The daily bag limit is 20 light geese with no possession limit. All state refuges will be open to hunting, except Wall Lake State Game Bird Refuge in Hand County, Silver Lake Waterfowl Refuge in Hutchinson County and Oahe Dam, Big Bend Dam and Fort Randall Dam State Waterfowl Refuges on the Missouri River. "Some of the refuges being opened do include privately-owned land, which means that hunters will need permission to hunt that land," Vaa noted.

Resident license requirements include either a combination or small game license, plus a state migratory bird stamp. Nonresidents need a nonresident snow goose license, which will be available from license agents around the state. Hunters can also purchase a license online by visiting the department's website at www.sdgfp.info.

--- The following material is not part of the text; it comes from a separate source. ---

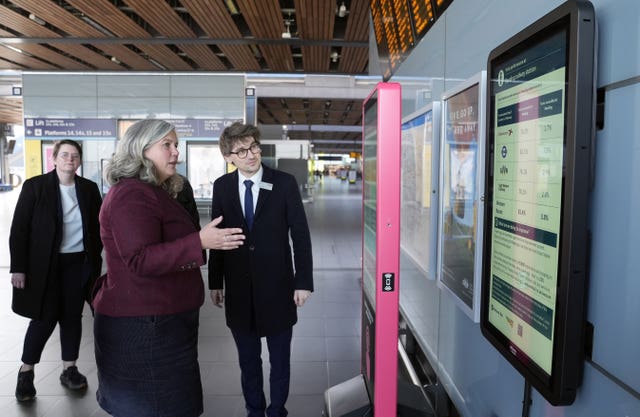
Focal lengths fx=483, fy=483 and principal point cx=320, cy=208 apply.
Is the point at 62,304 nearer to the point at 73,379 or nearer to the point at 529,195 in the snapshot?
the point at 73,379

From there, look under the subheading "Licenses and Reservations" for the link titled "Buy General Hunting/Fishing Licenses."

The federal waterfowl stamp is not required, since this is a conservation order and not a regular waterfowl season.

Harvest of light geese in South Dakota has averaged 79,041 annually since the first Conservation Order in 1999. South Dakota is an important player in continental efforts to reduce the population of mid-continent light geese.

-GFP-


----------



## mallardhunter (May 15, 2004)

all the refuges are open  awsome!


----------



## 870 XPRS (Mar 12, 2003)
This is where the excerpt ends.